Oui, largement. Parce qu'heureusement il n'y a eu que six
tués. Et parce que les missiles des Islamistes auront marqué peu de "tirs
au but". Prenons les statistiques officielles de l'armée : il y a eu 1534 missiles lancés au total ; le système
"Dôme de fer" a eu 88% de réussite sur les missiles qui devaient
atterrir dans des aires peuplées. (428/484) ; près de 890 missiles sont
tombes dans des aires vides ; et près de 160 missiles sont tombés dans la
bande de Gaza, ce qui confirme l'imprécision de ces armes primitives !
Ceci étant, et si on se place
dans la perspective angoissante d'une guerre générale avec l'Iran et ses
alliés, le paysage semble moins rassurant ... Ce sont des dizaines de milliers
de missiles que possède le Hezbollah, et Israël ne possède à ce jour que 5
batteries de son "bouclier" d'anti-missiles, mobilisé à 100 % pour
faire face à l'arsenal largement moins important du Hamas ; ceci, sans
considérer les missiles à moyenne portée "Fajr 5", capables comme on
l'a vu, pour la dizaine lancées cette fois-ci, d'atteindre Tel Aviv et le
centre économique du pays ; l'aviation sera-t-elle capable, comme en 2006 au
dessus du Liban, comme en 2012 au dessus de Gaza, d'éliminer dès le départ le
plus gros de cette redoutable menace ?
6. Faut-il être satisfait de
l'attitude égyptienne ?
Oui, largement. Non seulement,
un gouvernement de "Frères musulmans" ne s'est pas laissé entrainer
dans un conflit souhaité par ses homologues de Gaza, mais en plus il aura joué
un rôle de médiateur permettant un cessez-le-feu, donc d'éviter à Israël une
intervention terrestre au final.
Non, dirons les Israéliens
"souhaitant en finir avec le Hamas", et justement pour la même raison,
car le Hamas n'a pas été renversé cette fois encore ; quand aux sentiments
profonds du Président Mohammed Morsi, on les sait inamicaux envers leur pays,
ce n'est pas un scoop ! S'il ne dénonce pas, encore, le traité de Paix, c'est
surtout parce qu'il a trop besoin de l'aide américaine.

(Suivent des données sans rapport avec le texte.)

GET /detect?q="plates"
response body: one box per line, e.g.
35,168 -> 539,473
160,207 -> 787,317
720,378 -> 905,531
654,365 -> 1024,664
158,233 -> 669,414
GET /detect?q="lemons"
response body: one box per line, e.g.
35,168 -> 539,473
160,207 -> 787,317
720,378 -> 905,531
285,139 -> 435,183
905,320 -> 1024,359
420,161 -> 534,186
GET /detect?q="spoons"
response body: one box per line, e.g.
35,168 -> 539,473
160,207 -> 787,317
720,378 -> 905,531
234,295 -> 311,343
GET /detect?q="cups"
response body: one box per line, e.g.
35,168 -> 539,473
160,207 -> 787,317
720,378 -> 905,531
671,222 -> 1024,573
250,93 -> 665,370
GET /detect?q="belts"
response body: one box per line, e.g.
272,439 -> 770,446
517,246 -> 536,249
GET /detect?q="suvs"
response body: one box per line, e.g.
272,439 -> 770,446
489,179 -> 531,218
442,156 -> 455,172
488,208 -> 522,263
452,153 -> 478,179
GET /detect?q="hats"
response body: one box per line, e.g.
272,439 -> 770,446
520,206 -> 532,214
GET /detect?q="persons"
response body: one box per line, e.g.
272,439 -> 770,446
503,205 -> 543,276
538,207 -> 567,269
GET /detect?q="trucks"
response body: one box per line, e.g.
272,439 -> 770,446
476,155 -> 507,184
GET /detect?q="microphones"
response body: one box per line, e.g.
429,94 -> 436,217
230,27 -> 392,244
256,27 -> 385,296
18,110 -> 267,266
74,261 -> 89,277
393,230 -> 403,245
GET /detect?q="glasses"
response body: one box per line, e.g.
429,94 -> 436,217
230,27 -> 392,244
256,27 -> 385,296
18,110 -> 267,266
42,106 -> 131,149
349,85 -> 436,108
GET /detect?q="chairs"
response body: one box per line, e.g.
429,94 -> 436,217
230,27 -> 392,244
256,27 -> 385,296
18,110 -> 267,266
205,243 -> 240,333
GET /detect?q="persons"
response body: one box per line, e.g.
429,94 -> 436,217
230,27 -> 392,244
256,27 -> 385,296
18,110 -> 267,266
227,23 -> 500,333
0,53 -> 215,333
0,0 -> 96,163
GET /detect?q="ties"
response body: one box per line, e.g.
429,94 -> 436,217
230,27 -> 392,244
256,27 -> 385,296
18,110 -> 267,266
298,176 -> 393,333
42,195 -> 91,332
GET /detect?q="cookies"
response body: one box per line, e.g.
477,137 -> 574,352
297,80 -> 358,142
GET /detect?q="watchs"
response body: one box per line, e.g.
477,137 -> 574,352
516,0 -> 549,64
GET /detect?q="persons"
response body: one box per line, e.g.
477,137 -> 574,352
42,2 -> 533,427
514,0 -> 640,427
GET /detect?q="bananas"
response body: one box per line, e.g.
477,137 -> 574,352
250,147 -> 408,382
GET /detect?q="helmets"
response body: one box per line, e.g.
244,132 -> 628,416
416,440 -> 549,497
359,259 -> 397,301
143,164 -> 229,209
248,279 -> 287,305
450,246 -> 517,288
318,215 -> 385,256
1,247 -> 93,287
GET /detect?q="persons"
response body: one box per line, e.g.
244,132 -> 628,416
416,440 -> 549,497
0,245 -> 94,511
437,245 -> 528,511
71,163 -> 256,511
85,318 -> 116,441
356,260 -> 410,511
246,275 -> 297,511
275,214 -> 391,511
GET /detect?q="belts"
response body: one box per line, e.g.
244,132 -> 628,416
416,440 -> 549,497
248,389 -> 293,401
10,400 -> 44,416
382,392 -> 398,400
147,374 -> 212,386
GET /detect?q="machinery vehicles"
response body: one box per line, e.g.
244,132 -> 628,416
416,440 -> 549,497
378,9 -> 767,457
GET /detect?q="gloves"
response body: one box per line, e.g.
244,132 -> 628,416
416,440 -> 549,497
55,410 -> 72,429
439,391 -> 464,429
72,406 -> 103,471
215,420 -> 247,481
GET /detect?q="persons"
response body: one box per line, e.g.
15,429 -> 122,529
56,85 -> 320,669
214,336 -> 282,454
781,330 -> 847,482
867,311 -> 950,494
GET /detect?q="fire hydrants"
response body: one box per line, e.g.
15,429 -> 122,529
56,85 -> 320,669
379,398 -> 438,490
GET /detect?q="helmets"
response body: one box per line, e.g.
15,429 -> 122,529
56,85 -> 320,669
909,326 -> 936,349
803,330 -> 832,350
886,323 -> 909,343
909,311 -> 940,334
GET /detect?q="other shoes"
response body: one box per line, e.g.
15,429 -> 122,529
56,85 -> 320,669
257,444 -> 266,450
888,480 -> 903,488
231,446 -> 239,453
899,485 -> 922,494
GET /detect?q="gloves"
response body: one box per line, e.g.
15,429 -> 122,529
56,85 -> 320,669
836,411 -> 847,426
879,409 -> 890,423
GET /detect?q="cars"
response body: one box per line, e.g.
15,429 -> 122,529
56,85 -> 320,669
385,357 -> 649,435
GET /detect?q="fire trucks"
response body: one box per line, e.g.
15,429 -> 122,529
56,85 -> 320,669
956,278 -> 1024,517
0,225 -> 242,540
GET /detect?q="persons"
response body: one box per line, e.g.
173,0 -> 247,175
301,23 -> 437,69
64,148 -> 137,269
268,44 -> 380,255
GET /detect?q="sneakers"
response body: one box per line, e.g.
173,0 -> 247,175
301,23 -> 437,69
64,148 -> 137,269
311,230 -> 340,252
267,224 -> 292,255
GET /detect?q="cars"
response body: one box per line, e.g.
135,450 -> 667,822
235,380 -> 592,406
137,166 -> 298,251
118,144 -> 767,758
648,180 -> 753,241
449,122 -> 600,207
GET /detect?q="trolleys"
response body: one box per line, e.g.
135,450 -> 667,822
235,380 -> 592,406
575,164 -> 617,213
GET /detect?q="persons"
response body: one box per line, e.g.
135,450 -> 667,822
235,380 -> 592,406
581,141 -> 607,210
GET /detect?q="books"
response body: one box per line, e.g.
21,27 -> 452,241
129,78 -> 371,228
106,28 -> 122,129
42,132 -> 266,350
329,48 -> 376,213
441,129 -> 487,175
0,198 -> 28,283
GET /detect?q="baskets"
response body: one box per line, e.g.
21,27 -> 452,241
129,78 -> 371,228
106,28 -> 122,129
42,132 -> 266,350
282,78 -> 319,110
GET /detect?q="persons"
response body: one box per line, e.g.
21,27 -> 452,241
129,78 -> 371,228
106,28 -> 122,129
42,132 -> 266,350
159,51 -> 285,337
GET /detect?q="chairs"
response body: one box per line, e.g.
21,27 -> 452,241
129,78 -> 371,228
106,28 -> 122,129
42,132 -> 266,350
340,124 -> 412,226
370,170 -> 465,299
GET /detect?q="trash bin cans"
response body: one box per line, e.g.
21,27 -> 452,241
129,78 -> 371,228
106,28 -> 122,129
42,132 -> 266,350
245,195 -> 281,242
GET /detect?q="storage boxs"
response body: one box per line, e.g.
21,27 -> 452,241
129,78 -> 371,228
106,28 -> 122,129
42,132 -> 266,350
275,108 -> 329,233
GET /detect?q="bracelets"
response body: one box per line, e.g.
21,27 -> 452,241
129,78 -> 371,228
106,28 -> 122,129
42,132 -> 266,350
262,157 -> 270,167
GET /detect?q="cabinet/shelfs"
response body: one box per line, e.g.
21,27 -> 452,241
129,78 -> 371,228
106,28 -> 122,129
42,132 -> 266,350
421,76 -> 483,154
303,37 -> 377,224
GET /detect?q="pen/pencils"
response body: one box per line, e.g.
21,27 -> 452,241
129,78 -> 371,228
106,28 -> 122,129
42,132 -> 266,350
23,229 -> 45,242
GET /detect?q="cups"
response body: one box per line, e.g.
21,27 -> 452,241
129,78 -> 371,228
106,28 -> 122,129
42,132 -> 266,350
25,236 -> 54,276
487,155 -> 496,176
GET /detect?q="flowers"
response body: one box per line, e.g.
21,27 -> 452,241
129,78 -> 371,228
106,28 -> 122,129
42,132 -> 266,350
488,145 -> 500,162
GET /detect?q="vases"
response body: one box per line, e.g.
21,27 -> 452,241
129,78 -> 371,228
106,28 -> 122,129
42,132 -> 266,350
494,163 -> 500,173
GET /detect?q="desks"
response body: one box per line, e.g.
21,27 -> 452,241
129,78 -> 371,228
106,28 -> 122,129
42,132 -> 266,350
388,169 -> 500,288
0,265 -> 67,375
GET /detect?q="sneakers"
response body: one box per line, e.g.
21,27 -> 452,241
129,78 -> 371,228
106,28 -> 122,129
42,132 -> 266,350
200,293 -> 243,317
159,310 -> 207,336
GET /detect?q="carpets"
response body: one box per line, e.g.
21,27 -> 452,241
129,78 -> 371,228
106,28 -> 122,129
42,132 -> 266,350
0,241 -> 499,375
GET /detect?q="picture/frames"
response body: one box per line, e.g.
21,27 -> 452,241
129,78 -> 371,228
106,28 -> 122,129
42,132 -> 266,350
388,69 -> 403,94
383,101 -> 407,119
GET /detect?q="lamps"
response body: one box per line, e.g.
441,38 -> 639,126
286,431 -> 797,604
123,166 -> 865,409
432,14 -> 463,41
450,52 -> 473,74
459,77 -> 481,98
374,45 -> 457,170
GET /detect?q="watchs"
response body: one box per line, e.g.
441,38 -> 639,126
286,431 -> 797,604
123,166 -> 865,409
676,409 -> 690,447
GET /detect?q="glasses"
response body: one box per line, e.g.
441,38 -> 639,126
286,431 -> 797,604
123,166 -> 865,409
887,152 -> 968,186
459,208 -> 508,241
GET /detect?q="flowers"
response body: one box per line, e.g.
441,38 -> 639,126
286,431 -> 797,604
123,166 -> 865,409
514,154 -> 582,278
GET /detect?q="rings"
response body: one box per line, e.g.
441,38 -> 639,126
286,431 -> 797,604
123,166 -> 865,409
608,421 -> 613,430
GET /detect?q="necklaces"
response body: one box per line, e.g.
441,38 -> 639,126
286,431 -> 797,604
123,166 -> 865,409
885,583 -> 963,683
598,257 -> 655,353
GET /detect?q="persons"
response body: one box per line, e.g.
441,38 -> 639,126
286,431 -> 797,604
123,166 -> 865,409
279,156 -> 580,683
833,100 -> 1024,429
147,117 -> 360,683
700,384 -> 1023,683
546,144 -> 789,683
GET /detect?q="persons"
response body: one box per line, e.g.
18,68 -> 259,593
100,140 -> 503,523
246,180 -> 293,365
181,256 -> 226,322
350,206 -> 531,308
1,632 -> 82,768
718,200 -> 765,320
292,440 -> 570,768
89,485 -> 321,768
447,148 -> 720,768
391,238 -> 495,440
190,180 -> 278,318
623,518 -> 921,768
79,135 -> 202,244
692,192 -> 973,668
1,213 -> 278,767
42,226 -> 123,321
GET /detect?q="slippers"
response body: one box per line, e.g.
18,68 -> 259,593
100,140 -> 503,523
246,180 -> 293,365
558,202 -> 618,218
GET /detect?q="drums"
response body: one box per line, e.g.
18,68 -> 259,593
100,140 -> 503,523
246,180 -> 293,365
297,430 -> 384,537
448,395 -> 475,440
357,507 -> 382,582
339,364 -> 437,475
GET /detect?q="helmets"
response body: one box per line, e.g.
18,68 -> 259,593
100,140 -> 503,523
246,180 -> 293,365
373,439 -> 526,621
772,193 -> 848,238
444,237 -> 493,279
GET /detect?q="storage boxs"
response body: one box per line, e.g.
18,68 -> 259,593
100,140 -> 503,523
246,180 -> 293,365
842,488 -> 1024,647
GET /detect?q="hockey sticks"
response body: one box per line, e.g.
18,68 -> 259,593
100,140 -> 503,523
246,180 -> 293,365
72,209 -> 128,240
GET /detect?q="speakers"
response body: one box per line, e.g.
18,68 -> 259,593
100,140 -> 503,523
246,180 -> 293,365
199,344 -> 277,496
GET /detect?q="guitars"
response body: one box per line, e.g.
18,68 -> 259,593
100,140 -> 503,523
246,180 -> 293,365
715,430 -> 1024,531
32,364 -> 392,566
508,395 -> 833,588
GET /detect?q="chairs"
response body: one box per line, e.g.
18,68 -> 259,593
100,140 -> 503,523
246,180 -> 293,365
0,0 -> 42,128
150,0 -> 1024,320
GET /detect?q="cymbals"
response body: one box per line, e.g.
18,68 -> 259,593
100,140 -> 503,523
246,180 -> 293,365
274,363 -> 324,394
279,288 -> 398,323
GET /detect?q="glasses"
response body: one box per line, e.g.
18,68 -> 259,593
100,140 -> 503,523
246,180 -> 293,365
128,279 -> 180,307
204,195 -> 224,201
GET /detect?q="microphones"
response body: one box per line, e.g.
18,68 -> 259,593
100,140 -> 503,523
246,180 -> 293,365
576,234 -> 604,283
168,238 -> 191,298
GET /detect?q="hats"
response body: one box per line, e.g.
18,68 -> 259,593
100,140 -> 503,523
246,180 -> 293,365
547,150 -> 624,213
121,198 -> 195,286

Mais une lecture plus fine des
évènements peut révéler aussi autre chose, à savoir la mise en action,
discrète, d'un 'front sunnite" pour éviter un conflit voulu au final par
l'Iran chiite ... et par son allié syrien aux abois. Comme l'écrivait le site
Guysen, "Malgré
leur haine commune d'Israël , et les congratulations du Hezbollah pour les
actes de terreur du Hamas, leurs divergences sont profondes concernant la
Syrie. Le responsable des relations internationales du Hamas et représentant de
l’organisation au Liban, Oussama Hamdan, a déclaré un gel des relations avec le
mouvement du Hezbollah".
On notera enfin l'absence de manifestations d'envergure
dans le monde arabe et au niveau international - mais ce contraste avec 2009
était directement lié au bilan des tués palestiniens bien plus modeste, en
raison, justement, de l'absence d'engagement terrestre.